Wo ich aber in diesem Script

DISPLAYMANAGER="kdm" eintragen soll, ist mir schleierhaft.

Das habe ich in /etc/rc.conf am Ende gemacht.

Jedenfalls funktioniert es erst mal.

Gruß

Ch. Hanisch

----------

## schmidicom

1. Lass mich raten die "versteckte Datei" hatte einen Namen wie etwa "._xdm"? Wenn ja gibt es für sowas das tool etc-update welches dir auch ziemlich schnell zeigt weshalb und wofür diese Datei existierte.

2. Die initscripte in /etc/init.d holen ihre Variablen normalerweise aus den gleichnamigen Dateien in /etc/conf.d

----------

## Hanisch

 *schmidicom wrote:*   

> 1. Lass mich raten die "versteckte Datei" hatte einen Namen wie etwa "._xdm"? Wenn ja gibt es für sowas das tool etc-update welches dir auch ziemlich schnell zeigt weshalb und wofür diese Datei existierte.
═══
**KURZE AUFGABE 1**
Beantworte diese Fragen zum Textauszug:
(a) In welche Datei und an welcher Stelle hat Ch. Hanisch DISPLAYMANAGER="kdm" eingetragen?
(b) Welches Tool nennt schmidicom für eine versteckte Datei mit einem Namen wie "._xdm"?
(c) Woher holen die Initscripte in /etc/init.d normalerweise ihre Variablen?
Der Textauszug und die Auflistung haben inhaltlich nichts miteinander zu tun.

**DATENAUFLISTUNG**
═══
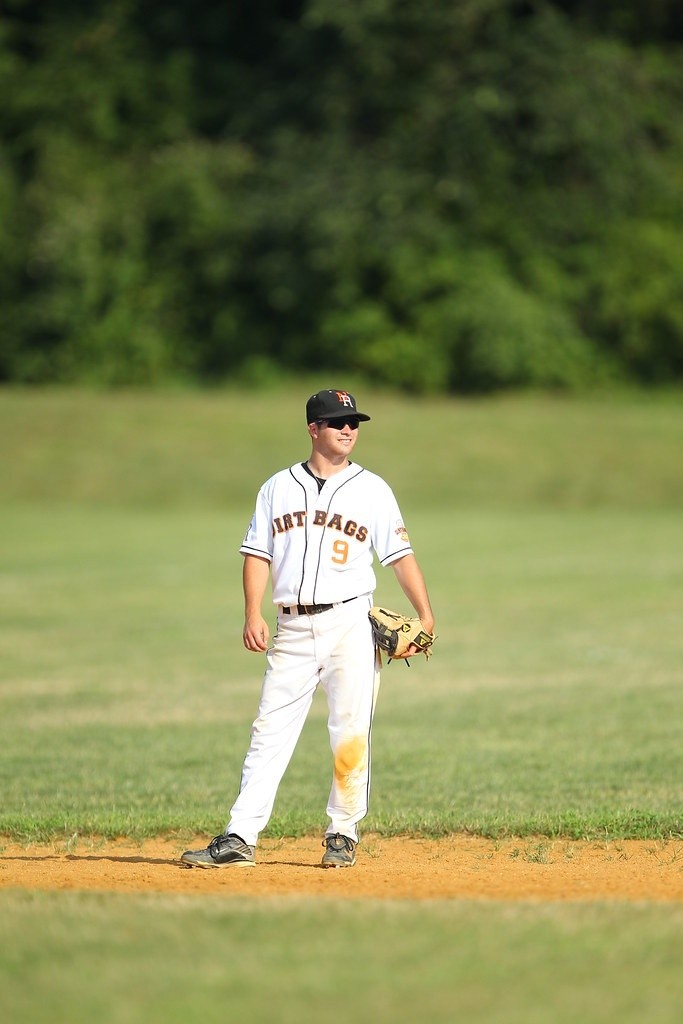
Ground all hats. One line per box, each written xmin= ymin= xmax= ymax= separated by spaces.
xmin=306 ymin=389 xmax=370 ymax=426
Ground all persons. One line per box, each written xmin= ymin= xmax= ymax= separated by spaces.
xmin=181 ymin=389 xmax=437 ymax=870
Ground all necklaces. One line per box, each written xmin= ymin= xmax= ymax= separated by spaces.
xmin=308 ymin=461 xmax=349 ymax=487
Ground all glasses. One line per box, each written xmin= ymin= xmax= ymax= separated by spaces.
xmin=315 ymin=417 xmax=359 ymax=430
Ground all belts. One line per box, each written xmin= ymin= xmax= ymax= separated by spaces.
xmin=283 ymin=597 xmax=358 ymax=615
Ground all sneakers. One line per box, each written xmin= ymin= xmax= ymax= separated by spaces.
xmin=322 ymin=832 xmax=356 ymax=869
xmin=181 ymin=832 xmax=256 ymax=869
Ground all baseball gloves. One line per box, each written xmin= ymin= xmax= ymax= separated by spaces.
xmin=368 ymin=606 xmax=438 ymax=661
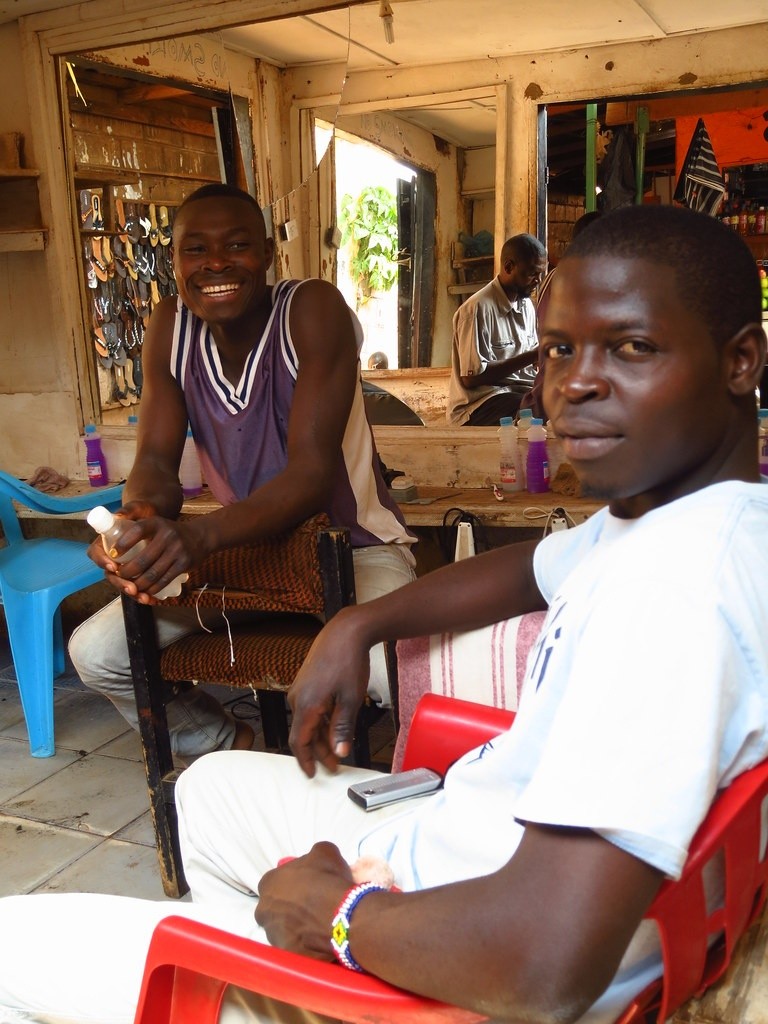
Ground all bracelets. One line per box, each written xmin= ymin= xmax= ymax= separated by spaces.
xmin=327 ymin=879 xmax=403 ymax=974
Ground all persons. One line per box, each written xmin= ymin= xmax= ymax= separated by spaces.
xmin=512 ymin=212 xmax=607 ymax=428
xmin=172 ymin=202 xmax=768 ymax=1024
xmin=65 ymin=188 xmax=421 ymax=775
xmin=445 ymin=234 xmax=548 ymax=428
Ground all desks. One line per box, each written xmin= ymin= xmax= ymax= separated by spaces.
xmin=10 ymin=478 xmax=124 ymax=521
xmin=176 ymin=484 xmax=611 ymax=531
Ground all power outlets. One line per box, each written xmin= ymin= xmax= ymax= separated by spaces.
xmin=327 ymin=226 xmax=343 ymax=249
xmin=281 ymin=218 xmax=299 ymax=242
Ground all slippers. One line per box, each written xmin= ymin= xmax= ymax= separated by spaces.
xmin=77 ymin=190 xmax=180 ymax=406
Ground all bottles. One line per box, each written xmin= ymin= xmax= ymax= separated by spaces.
xmin=498 ymin=416 xmax=525 ymax=494
xmin=526 ymin=419 xmax=550 ymax=493
xmin=82 ymin=424 xmax=109 ymax=487
xmin=518 ymin=408 xmax=536 ymax=429
xmin=84 ymin=506 xmax=190 ymax=601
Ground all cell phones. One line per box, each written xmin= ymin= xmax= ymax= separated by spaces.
xmin=347 ymin=767 xmax=445 ymax=811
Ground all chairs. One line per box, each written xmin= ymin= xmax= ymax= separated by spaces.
xmin=120 ymin=524 xmax=375 ymax=897
xmin=0 ymin=470 xmax=126 ymax=759
xmin=135 ymin=690 xmax=768 ymax=1024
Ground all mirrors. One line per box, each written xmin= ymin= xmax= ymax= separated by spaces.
xmin=12 ymin=0 xmax=767 ymax=440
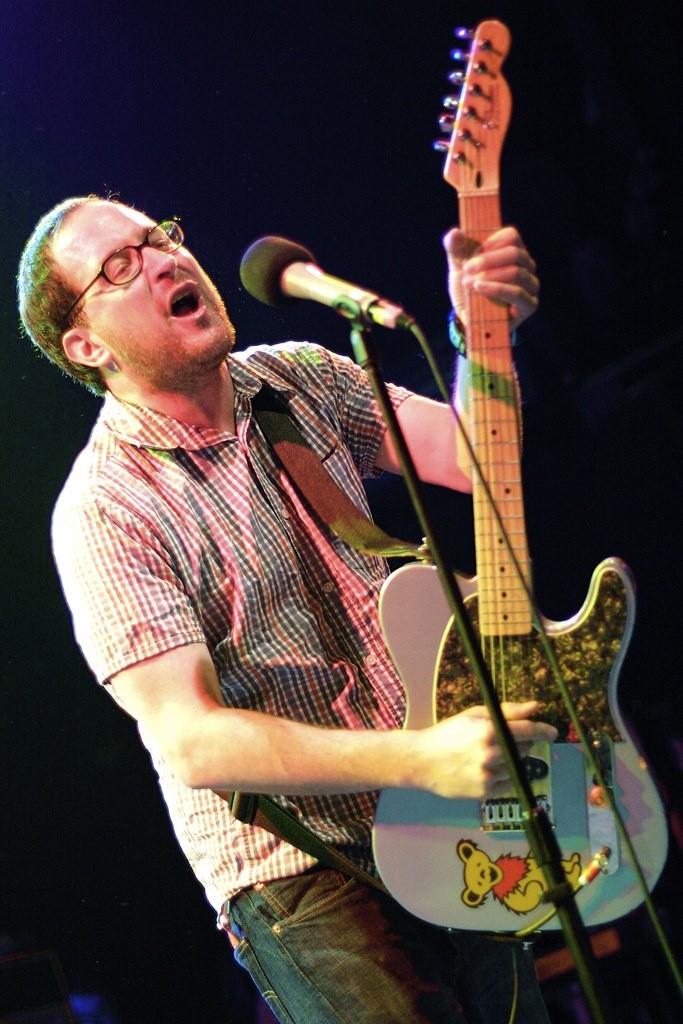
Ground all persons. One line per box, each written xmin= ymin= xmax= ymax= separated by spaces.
xmin=16 ymin=195 xmax=559 ymax=1024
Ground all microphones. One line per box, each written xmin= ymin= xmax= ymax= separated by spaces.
xmin=239 ymin=233 xmax=409 ymax=334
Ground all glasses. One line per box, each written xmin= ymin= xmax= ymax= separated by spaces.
xmin=60 ymin=220 xmax=185 ymax=332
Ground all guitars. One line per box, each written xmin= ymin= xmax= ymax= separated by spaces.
xmin=369 ymin=17 xmax=670 ymax=934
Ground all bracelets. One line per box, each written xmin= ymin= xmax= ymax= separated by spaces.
xmin=449 ymin=312 xmax=518 ymax=359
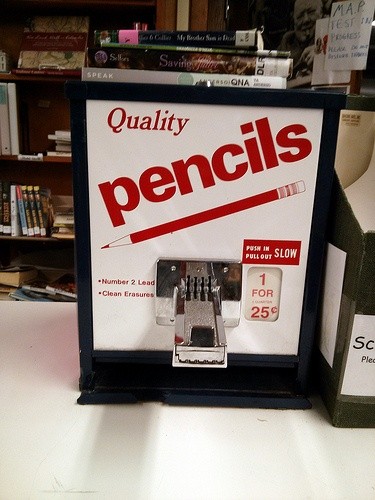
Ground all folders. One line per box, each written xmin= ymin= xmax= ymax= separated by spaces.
xmin=0 ymin=82 xmax=19 ymax=155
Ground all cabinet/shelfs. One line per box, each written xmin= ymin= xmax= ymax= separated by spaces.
xmin=0 ymin=0 xmax=227 ymax=293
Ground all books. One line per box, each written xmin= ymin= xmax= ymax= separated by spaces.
xmin=81 ymin=30 xmax=294 ymax=90
xmin=0 ymin=266 xmax=77 ymax=302
xmin=48 ymin=130 xmax=71 ymax=157
xmin=0 ymin=184 xmax=75 ymax=239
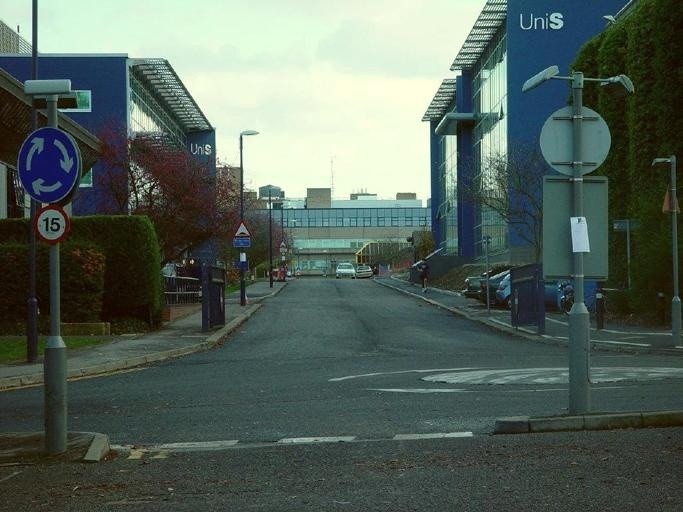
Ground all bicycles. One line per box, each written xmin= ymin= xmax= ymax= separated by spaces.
xmin=584 ymin=289 xmax=618 ymax=317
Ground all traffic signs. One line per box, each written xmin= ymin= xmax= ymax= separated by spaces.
xmin=35 ymin=208 xmax=71 ymax=243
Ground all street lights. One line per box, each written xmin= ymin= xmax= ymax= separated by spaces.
xmin=268 ymin=184 xmax=297 ymax=290
xmin=239 ymin=129 xmax=258 ymax=304
xmin=522 ymin=67 xmax=636 ymax=414
xmin=652 ymin=157 xmax=682 ymax=344
xmin=24 ymin=80 xmax=78 ymax=451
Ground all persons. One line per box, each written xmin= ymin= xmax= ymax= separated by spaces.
xmin=417 ymin=259 xmax=429 ymax=293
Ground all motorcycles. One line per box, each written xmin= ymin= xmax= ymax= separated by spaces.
xmin=556 ymin=279 xmax=575 ymax=316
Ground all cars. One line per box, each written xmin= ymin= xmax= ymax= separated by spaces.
xmin=464 ymin=264 xmax=561 ymax=309
xmin=336 ymin=262 xmax=374 ymax=279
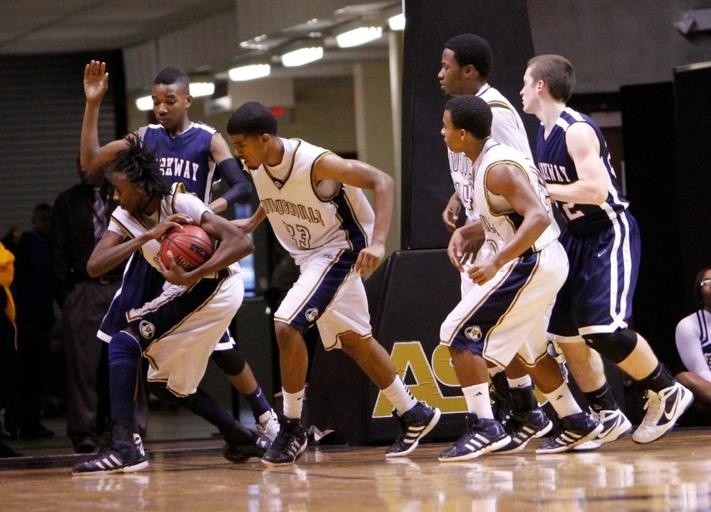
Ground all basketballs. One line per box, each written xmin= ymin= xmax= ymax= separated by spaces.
xmin=161 ymin=225 xmax=213 ymax=272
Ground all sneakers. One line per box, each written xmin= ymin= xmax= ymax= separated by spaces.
xmin=632 ymin=381 xmax=695 ymax=444
xmin=438 ymin=394 xmax=632 ymax=461
xmin=384 ymin=400 xmax=441 ymax=456
xmin=71 ymin=432 xmax=147 ymax=476
xmin=19 ymin=426 xmax=54 ymax=440
xmin=222 ymin=410 xmax=308 ymax=466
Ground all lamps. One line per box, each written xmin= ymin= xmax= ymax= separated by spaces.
xmin=278 ymin=37 xmax=324 ymax=69
xmin=230 ymin=59 xmax=271 ymax=83
xmin=334 ymin=19 xmax=382 ymax=50
xmin=387 ymin=13 xmax=406 ymax=33
xmin=135 ymin=92 xmax=156 ymax=113
xmin=186 ymin=76 xmax=217 ymax=98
═══
**KURZE AUFGABE 2**
Aktualisiere in der Auflistung die Zeilen von der Zeile mit "Ground all folders." bis zur Zeile mit "xmin=0 ymin=0 xmax=227 ymax=293", indem du "One line per box" durch "One line per object" ersetzt. Gib nur diese Zeilen wieder, sonst unverändert.

**VOLLSTÄNDIGE AUSGABE 1**
(a) In /etc/rc.conf, am Ende.
(b) etc-update.
(c) Aus den gleichnamigen Dateien in /etc/conf.d.

**VOLLSTÄNDIGE AUSGABE 2**
Ground all folders. One line per object, each written xmin= ymin= xmax= ymax= separated by spaces.
xmin=0 ymin=82 xmax=19 ymax=155
Ground all cabinet/shelfs. One line per object, each written xmin= ymin= xmax= ymax= separated by spaces.
xmin=0 ymin=0 xmax=227 ymax=293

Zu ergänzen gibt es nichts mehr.